# Introduction

The *pyveg* package contains some useful functions for interacting with the Python API of Google Earth Engine to download images, and also code to process these images and prepare them for analysis.

In particular, we want to look at the "connectedness" of patterned vegetation.  To do this, we download NDVI (Normalised Difference Vegetation Index) images from GEE, and use some image processing techniques to convert these into binary black-and-white images, that we then divide into 50x50 pixel sub-images, and do some network analysis on them.

Before we can use GEE, we need to authenticate (assuming we have an account).

In [None]:
import ee
ee.Authenticate()

## Pipelines, Sequences, and Modules

In pyveg, we have the concept of a "Pipeline" for downloading and processing data from GEE.

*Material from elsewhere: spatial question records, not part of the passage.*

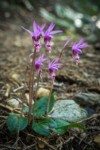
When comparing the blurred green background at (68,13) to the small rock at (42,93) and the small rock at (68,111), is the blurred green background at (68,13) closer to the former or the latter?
the small rock at (42,93)

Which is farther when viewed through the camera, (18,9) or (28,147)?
(18,9)

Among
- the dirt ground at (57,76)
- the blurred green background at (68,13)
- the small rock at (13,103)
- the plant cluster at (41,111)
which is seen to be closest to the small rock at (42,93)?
the dirt ground at (57,76)

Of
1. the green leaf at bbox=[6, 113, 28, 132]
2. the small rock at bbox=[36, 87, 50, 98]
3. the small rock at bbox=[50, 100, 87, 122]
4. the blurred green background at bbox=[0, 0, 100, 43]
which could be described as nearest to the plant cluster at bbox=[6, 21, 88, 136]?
the green leaf at bbox=[6, 113, 28, 132]

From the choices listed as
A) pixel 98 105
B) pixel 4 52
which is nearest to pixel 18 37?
pixel 4 52

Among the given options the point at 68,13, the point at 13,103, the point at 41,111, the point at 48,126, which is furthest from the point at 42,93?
the point at 68,13

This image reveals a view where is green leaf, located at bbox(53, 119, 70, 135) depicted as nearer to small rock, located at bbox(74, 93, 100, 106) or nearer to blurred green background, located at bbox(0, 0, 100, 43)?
small rock, located at bbox(74, 93, 100, 106)

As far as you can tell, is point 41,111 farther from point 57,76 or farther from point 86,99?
point 57,76

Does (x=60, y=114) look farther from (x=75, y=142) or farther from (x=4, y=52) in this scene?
(x=4, y=52)
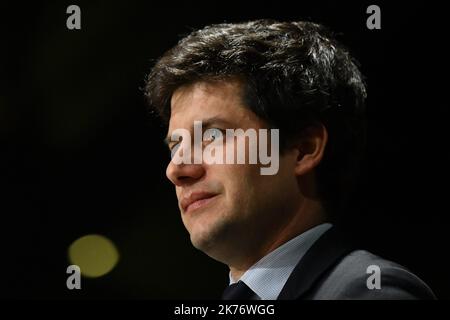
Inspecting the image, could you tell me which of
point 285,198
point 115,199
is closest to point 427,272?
point 285,198

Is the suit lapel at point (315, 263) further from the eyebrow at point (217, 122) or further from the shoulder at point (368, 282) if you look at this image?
the eyebrow at point (217, 122)

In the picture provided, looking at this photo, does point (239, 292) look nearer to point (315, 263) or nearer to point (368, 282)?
point (315, 263)

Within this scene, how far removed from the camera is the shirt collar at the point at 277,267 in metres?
1.22

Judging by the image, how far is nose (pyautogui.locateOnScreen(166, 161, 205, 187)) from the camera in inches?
49.6

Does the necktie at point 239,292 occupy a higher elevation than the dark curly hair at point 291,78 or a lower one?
lower

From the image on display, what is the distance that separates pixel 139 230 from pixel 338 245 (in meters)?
0.78

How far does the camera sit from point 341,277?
1.13 metres

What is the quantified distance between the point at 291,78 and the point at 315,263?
396mm

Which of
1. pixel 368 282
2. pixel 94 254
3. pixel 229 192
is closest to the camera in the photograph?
pixel 368 282

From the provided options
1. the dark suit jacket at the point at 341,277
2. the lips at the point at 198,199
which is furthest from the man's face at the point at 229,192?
the dark suit jacket at the point at 341,277

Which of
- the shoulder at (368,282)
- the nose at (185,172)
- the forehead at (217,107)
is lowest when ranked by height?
the shoulder at (368,282)

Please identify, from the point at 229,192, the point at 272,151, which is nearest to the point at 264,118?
the point at 272,151

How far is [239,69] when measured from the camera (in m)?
1.30

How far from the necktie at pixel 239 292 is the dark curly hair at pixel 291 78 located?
0.26 m
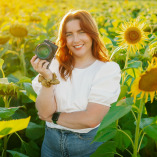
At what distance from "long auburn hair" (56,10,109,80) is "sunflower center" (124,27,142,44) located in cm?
19

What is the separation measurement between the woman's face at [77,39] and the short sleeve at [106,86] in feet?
0.54

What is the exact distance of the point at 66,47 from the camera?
1835mm

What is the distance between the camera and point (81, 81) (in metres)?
1.68

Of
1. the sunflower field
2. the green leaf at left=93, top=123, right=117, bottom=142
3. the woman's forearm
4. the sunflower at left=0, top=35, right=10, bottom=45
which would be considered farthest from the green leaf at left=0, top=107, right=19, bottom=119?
the sunflower at left=0, top=35, right=10, bottom=45

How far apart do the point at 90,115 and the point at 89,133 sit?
0.73ft

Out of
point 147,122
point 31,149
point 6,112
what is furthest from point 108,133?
point 31,149

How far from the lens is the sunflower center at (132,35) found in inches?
73.0

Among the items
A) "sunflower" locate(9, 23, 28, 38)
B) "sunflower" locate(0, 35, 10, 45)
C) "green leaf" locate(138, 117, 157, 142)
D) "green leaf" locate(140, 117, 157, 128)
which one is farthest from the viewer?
"sunflower" locate(0, 35, 10, 45)

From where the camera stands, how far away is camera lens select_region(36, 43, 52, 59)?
1.54 m

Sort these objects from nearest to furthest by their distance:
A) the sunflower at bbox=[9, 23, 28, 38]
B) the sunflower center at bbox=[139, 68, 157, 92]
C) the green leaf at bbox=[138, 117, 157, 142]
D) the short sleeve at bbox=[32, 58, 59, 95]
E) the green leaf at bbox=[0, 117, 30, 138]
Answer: the green leaf at bbox=[0, 117, 30, 138], the sunflower center at bbox=[139, 68, 157, 92], the green leaf at bbox=[138, 117, 157, 142], the short sleeve at bbox=[32, 58, 59, 95], the sunflower at bbox=[9, 23, 28, 38]

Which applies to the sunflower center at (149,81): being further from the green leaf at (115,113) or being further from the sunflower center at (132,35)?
the sunflower center at (132,35)

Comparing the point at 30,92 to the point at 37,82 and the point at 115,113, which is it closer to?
the point at 37,82

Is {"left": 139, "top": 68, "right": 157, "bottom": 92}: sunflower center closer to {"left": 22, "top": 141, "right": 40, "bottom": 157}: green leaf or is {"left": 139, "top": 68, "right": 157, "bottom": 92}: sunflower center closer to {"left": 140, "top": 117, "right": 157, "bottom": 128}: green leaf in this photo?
{"left": 140, "top": 117, "right": 157, "bottom": 128}: green leaf

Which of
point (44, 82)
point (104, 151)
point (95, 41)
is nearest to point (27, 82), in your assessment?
point (44, 82)
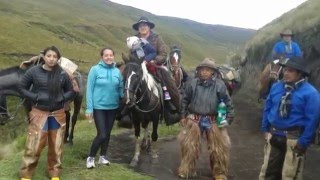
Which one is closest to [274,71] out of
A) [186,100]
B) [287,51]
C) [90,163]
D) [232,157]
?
[287,51]

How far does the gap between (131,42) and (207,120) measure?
2.54 m

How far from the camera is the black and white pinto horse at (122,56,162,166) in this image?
9.09 m

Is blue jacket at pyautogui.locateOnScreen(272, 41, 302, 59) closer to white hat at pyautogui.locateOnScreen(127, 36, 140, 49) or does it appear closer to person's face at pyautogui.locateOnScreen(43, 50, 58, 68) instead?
white hat at pyautogui.locateOnScreen(127, 36, 140, 49)

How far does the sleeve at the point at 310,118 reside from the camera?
255 inches

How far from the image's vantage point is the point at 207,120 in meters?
8.60

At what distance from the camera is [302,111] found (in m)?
6.66

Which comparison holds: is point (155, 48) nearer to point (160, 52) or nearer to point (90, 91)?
point (160, 52)

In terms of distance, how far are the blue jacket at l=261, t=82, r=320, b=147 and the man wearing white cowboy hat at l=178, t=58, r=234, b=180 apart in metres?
1.63

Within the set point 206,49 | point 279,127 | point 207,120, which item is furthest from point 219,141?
point 206,49

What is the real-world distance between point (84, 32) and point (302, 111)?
82412mm

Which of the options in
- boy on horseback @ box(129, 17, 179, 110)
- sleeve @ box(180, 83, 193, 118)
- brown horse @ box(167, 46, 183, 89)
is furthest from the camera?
brown horse @ box(167, 46, 183, 89)

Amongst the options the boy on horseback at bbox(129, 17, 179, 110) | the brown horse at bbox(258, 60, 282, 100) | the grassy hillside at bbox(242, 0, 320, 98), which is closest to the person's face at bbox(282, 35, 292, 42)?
the brown horse at bbox(258, 60, 282, 100)

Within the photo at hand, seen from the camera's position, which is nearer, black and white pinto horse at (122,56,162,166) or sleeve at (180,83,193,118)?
sleeve at (180,83,193,118)

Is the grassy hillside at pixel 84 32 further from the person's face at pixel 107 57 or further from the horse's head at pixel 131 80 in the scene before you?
the person's face at pixel 107 57
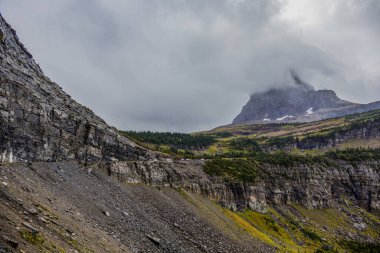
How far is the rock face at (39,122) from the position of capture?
47.2m

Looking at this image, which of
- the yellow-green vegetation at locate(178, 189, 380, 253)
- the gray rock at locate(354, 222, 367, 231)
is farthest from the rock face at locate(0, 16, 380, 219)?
the gray rock at locate(354, 222, 367, 231)

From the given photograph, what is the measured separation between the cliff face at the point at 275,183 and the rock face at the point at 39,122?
6588 millimetres

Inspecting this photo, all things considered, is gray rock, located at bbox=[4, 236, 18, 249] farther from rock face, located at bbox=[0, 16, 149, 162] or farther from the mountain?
rock face, located at bbox=[0, 16, 149, 162]

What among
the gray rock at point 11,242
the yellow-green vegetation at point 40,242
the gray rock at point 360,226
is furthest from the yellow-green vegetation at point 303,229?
the gray rock at point 11,242

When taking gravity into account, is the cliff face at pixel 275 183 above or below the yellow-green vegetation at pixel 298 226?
above

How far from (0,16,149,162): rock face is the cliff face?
6.59 meters

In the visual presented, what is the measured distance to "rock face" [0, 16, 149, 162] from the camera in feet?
155

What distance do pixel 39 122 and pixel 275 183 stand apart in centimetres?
8671

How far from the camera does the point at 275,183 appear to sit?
4528 inches

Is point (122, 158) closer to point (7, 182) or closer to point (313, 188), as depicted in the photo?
point (7, 182)

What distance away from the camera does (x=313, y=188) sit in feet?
408

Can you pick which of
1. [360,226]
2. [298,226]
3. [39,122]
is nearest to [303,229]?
[298,226]

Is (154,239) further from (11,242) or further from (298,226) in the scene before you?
(298,226)

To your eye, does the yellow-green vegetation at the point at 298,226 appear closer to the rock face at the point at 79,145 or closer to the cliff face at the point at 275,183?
the cliff face at the point at 275,183
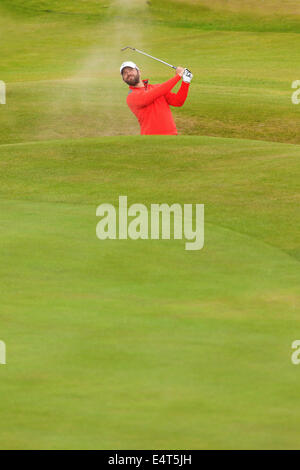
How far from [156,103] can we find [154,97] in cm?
33

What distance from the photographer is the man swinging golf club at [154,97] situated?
45.3 ft

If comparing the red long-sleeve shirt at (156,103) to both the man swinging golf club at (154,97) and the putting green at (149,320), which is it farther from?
the putting green at (149,320)

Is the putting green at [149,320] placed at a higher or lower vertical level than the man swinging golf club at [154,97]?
lower

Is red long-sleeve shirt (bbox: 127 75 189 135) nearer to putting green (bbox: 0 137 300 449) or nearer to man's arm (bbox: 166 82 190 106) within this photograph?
man's arm (bbox: 166 82 190 106)

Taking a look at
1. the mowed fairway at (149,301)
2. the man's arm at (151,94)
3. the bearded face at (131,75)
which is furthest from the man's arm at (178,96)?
the mowed fairway at (149,301)

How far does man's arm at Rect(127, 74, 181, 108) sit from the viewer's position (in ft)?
45.4

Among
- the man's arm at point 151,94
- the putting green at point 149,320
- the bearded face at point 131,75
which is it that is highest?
the bearded face at point 131,75

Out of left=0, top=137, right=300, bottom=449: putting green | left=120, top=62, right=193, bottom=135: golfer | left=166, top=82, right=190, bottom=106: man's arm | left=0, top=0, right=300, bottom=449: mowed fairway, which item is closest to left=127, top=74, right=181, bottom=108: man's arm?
left=120, top=62, right=193, bottom=135: golfer

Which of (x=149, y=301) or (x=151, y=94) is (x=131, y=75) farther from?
(x=149, y=301)

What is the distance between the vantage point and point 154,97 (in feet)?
45.9

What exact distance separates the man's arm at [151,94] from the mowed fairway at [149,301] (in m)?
0.72
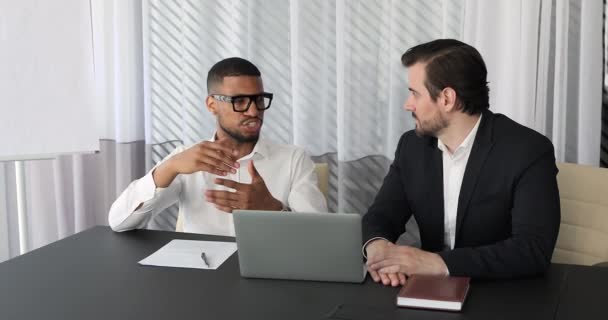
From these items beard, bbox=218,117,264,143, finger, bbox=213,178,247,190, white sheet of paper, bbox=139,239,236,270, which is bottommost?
white sheet of paper, bbox=139,239,236,270

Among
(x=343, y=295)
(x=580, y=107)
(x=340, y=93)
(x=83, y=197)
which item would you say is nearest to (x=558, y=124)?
(x=580, y=107)

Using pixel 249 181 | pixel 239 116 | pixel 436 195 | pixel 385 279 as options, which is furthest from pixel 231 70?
pixel 385 279

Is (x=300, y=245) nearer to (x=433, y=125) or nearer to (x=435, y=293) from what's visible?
(x=435, y=293)

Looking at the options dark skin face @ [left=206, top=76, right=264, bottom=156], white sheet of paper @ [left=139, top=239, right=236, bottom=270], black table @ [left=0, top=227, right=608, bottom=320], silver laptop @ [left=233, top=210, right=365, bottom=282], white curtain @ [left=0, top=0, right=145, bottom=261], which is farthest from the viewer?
white curtain @ [left=0, top=0, right=145, bottom=261]

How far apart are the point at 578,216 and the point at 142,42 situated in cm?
224

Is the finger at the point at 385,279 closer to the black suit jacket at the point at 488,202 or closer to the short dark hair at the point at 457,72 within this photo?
the black suit jacket at the point at 488,202

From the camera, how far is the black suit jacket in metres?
1.70

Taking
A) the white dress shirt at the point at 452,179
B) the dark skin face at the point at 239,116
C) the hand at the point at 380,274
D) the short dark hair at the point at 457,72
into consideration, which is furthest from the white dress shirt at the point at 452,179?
the dark skin face at the point at 239,116

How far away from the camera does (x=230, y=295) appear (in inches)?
62.6

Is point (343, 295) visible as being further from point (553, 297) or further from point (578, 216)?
point (578, 216)

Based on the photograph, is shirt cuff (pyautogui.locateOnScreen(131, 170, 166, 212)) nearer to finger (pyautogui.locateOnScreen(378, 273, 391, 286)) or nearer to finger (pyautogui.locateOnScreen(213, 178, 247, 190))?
finger (pyautogui.locateOnScreen(213, 178, 247, 190))

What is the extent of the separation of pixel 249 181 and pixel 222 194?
21 centimetres

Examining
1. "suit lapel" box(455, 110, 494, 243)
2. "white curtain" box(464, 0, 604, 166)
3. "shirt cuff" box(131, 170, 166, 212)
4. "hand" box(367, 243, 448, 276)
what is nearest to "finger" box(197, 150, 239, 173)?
"shirt cuff" box(131, 170, 166, 212)

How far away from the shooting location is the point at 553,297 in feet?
5.05
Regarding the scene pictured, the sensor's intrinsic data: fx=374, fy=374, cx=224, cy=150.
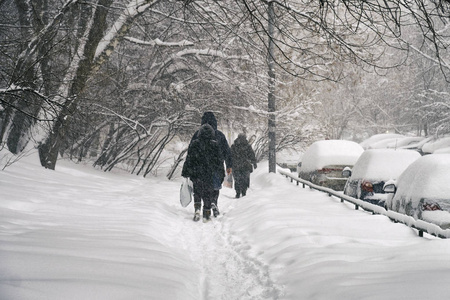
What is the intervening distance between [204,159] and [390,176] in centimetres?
359

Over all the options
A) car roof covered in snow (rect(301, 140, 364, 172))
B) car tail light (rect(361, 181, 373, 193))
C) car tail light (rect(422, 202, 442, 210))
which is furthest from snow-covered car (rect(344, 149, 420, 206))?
car roof covered in snow (rect(301, 140, 364, 172))

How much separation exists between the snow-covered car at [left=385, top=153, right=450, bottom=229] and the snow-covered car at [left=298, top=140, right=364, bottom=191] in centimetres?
471

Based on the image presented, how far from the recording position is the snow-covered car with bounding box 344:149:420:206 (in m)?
7.19

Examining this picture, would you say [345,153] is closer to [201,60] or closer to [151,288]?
[201,60]

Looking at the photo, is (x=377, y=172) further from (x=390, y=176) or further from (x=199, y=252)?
(x=199, y=252)

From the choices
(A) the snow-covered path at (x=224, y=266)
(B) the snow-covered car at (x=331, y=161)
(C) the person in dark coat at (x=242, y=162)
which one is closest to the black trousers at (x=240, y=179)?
(C) the person in dark coat at (x=242, y=162)

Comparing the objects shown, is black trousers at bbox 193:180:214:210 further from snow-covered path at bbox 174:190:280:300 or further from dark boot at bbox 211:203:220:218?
snow-covered path at bbox 174:190:280:300

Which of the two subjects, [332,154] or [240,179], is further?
[332,154]

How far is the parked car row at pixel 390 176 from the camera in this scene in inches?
192

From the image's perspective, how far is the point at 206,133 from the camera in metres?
7.15

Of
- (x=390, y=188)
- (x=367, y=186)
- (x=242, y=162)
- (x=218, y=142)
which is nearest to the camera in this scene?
(x=390, y=188)

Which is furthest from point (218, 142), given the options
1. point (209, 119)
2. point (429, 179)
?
point (429, 179)

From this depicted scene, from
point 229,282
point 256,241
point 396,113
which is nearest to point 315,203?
point 256,241

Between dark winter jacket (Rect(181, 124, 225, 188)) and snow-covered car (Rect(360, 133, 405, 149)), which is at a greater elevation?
snow-covered car (Rect(360, 133, 405, 149))
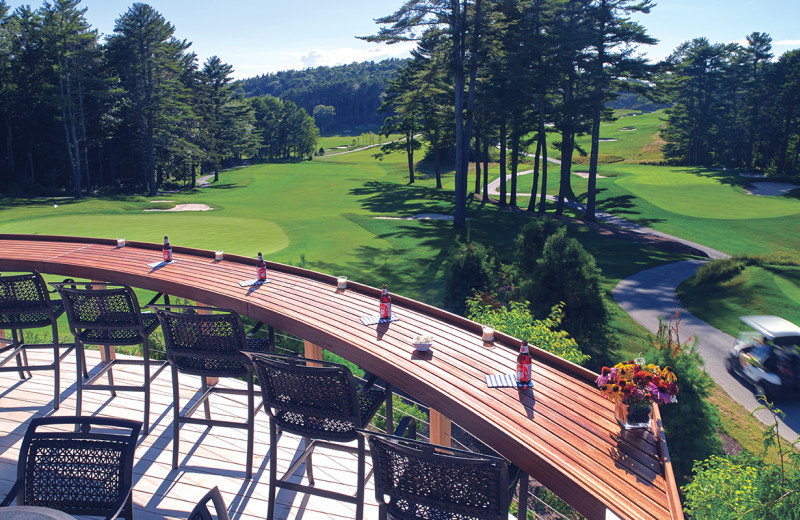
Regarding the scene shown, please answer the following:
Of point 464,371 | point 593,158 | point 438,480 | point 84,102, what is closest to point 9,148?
point 84,102

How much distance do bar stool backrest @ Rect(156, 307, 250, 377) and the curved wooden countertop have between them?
2.09 feet

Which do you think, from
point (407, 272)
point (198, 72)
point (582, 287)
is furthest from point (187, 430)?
point (198, 72)

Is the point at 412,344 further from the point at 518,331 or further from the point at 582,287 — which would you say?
the point at 582,287

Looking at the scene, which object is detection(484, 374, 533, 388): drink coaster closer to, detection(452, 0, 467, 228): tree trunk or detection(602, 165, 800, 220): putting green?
detection(452, 0, 467, 228): tree trunk

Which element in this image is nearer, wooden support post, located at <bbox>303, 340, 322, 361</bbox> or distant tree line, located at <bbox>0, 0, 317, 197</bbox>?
wooden support post, located at <bbox>303, 340, 322, 361</bbox>

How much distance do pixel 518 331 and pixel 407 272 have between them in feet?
35.8

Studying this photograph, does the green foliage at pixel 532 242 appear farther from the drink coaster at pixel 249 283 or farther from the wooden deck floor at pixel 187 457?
the wooden deck floor at pixel 187 457

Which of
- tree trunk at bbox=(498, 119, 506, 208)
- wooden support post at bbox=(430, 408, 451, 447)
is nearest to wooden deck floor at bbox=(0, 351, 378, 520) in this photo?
wooden support post at bbox=(430, 408, 451, 447)

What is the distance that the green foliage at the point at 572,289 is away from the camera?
1102cm

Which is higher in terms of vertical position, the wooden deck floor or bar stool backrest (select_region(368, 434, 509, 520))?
bar stool backrest (select_region(368, 434, 509, 520))

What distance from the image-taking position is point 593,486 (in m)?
2.50

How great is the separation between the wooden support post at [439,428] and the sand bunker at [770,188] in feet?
154

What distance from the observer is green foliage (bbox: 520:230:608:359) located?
11023 millimetres

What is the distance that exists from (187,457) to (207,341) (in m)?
1.02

A Pipeline is composed of one or more Sequences, which are in turn composed of Modules.

A Module is an class designed for one specific task (e.g. "download vegetation data from GEE", or "calculate network centrality of binary images"), and they are generally grouped into Sequences such that one Module will work on the output of the previous one.  
So our standard Pipeline has:
* A vegetation Sequence consisting of VegetationDownloader, VegetationImageProcessor, NetworkCentralityCalculator, and NDVICalculator.   
* A weather Sequence consisting of WeatherDownloader, WeatherImageToJSON
* A combiner Sequence consisting of a single combiner Module, that takes the outputs of the other two Sequences and produces a final output file.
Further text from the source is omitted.